>> begin Task material

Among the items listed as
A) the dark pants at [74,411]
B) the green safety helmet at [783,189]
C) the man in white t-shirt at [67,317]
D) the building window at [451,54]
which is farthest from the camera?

>> end Task material

What you are asked to do → Present every line of the items above as a Markdown table with the columns Row and Line, numbering the lines in order and omitting any blank lines.

Complete response →
| Row | Line |
|---|---|
| 1 | Among the items listed as |
| 2 | A) the dark pants at [74,411] |
| 3 | B) the green safety helmet at [783,189] |
| 4 | C) the man in white t-shirt at [67,317] |
| 5 | D) the building window at [451,54] |
| 6 | which is farthest from the camera? |